Multiple workers using the same stream + group form a horizontal-scaling consumer pool: each job is delivered to exactly one consumer. Jobs that exceed max_retries (decided by the worker, not the queue) are XADDed to a separate dead-letter stream via :meth:dead_letter.

Notes
  • The stream and the consumer group are created lazily on first use (idempotent XGROUP CREATE ... MKSTREAM).
  • XACK is the only way a job leaves "pending" state for this consumer; the worker calls :meth:ack only after the result is persisted to the result store, so a crash between infer and ack causes redelivery (at-least-once).
  • redis-py is imported lazily — the [worker] extra adds redis>=5.0 but sheaf.worker.queue should be importable for type-only usage without it.

ResultStore

Bases: ABC

Abstract result store. Subclass to add new backends (S3, Postgres, ...).

SheafWorker

SheafWorker(spec: WorkerSpec, backend: ModelBackend | None = None)

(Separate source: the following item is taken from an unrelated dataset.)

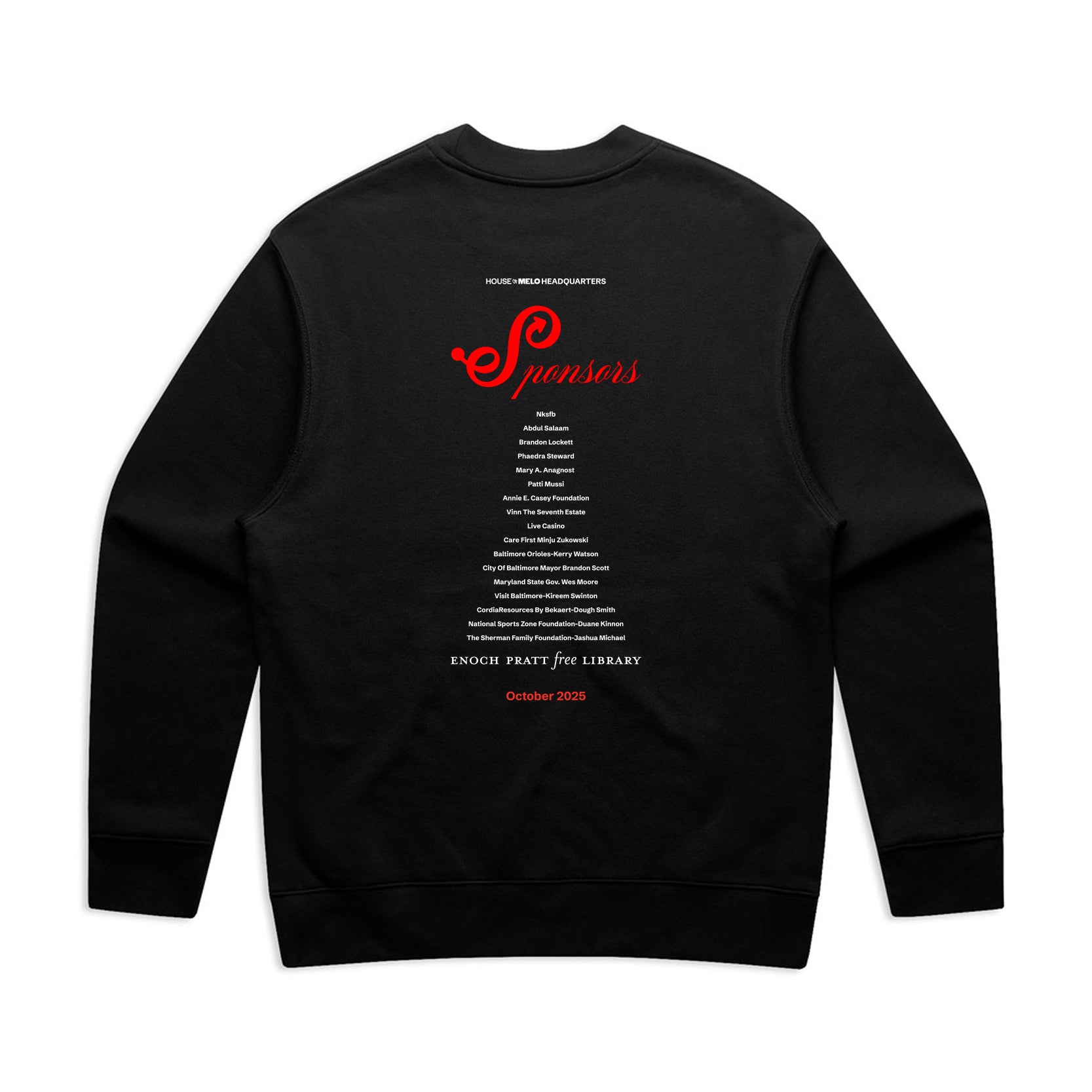 Enoch Pratt x Stay Melo ID Sweatshirt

Async-job consumer for any ModelBackend.

Example::

from sheaf.api.base import ModelType
from sheaf.worker import (
    SheafWorker, WorkerSpec, RedisStreamsQueue, RedisHashResultStore,
)

spec = WorkerSpec(
    name="flux-worker",
    model_type=ModelType.DIFFUSION,
    backend="flux",
    backend_kwargs={"model_id": "black-forest-labs/FLUX.1-schnell"},
    queue=RedisStreamsQueue(
        stream="sheaf:flux", group="workers", consumer="w1"
    ),
    results=RedisHashResultStore(prefix="sheaf:flux:result"),
    max_retries=3,
)
SheafWorker(spec).start()  # blocks until SIGINT

start

start() -> None

Run the consume loop until SIGINT/SIGTERM.

Blocks the calling thread. After receiving a stop signal, the worker finishes its current job (if any) before returning.

stop

stop() -> None

Request graceful shutdown. The current job, if any, finishes first.

run_one

run_one() -> Job | None

Process at most one job. Returns the Job processed, or None if idle.

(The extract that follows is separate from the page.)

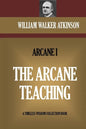 The Arcane Teaching: The Arcane I - Paperback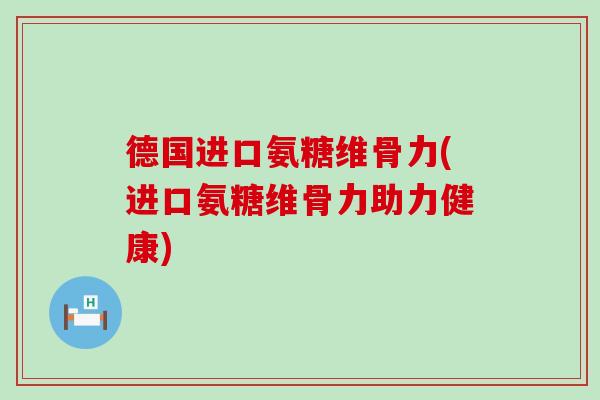 德国进口氨糖维骨力(进口氨糖维骨力助力健康)-第1张图片-氨糖科普网 德国进口氨糖维骨力(进口氨糖维骨力助力健康)-第1张图片-氨糖科普网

Exposed publicly so tests can step the loop one iteration at a time without spinning a real signal handler.

WorkerSpec

Bases: BaseModel

Declares an async worker process consuming jobs from a queue.

Example::

from sheaf.worker import WorkerSpec, RedisStreamsQueue, RedisHashResultStore

spec = WorkerSpec(
    name="flux-worker",
    model_type=ModelType.DIFFUSION,
    backend="flux",
    backend_kwargs={"model_id": "black-forest-labs/FLUX.1-schnell"},
    queue=RedisStreamsQueue(
        stream="sheaf:flux", group="workers", consumer="w1"
    ),
    results=RedisHashResultStore(prefix="sheaf:flux:result"),
    max_retries=3,
)
SheafWorker(spec).start()

backend / backend_cls / backend_kwargs follow the same semantics as on ModelSpec: backend_cls takes precedence over the registry lookup when set.